Desde 2012, as instituições que integram a Rede de Educação Notre Dame desenvolvem o projeto “LeNDo e EscreveNDo na Escola: Uma Atitude Necessária e Sustentável”, com o objetivo de formar, entre os membros das suas comunidades educativas, leitores competentes e escritores hábeis. Para tanto, convidam educandos e os seus responsáveis, além de educadores e funcionários, a vivenciar experiências leitoras.

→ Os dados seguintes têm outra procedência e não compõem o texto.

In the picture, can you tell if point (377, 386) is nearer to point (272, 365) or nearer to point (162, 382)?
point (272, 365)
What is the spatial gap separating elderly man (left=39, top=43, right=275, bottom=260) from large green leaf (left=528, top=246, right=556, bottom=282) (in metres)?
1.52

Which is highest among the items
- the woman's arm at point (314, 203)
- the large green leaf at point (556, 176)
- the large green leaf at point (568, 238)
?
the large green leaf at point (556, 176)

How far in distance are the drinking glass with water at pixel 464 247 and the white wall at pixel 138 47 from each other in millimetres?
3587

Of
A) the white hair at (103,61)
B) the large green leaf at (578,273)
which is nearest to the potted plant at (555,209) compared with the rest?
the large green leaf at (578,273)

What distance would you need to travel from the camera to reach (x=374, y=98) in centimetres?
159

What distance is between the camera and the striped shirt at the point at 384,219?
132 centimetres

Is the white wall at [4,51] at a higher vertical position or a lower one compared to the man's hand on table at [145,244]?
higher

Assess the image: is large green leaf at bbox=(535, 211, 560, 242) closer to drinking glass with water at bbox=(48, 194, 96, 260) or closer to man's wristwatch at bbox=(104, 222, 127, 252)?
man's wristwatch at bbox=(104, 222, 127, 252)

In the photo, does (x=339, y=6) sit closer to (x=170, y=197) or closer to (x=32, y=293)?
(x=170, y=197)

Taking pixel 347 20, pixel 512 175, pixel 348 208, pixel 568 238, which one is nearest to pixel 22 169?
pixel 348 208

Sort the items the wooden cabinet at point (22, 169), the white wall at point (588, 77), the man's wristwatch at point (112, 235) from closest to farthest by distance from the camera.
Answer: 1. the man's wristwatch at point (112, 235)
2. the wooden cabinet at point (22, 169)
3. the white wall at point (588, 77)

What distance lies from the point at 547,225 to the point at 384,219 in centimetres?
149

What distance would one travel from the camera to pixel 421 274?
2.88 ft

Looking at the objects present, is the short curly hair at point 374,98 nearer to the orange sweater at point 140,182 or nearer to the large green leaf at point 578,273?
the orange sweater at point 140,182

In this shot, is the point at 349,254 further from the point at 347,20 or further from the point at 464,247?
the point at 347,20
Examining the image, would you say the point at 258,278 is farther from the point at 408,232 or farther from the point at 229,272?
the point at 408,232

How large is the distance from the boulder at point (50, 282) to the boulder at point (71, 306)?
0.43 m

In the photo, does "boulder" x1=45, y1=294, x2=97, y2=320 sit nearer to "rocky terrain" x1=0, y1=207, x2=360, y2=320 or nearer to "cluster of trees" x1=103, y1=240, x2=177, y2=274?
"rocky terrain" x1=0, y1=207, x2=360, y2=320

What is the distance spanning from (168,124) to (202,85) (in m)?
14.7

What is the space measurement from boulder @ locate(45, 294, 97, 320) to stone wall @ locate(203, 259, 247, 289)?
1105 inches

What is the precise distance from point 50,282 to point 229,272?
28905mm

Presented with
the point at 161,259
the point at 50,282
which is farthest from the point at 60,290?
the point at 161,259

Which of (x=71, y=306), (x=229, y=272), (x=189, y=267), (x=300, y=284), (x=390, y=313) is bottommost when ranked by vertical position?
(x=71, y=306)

No Colégio Notre Dame, o convite para participar da sétima edição da iniciativa ocorreu, ainda, no início deste ano letivo, quando as obras cuja leitura seria indicada foram apresentadas aos familiares, durante as reuniões com os educadores e as equipes de Coordenação Educacional e Pedagógica. Os colaboradores do educandário, por sua vez, conheceram os títulos durante a programação preparatória para a volta às aulas.
Além de propor que imerjam em narrativas clássicas da literatura nacional e internacional, contudo, o projeto possibilita que os interessados em participar socializem suas impressões a respeito das obras e relatem o seu envolvimento com elas, como ocorreu no entardecer de terça-feira (13).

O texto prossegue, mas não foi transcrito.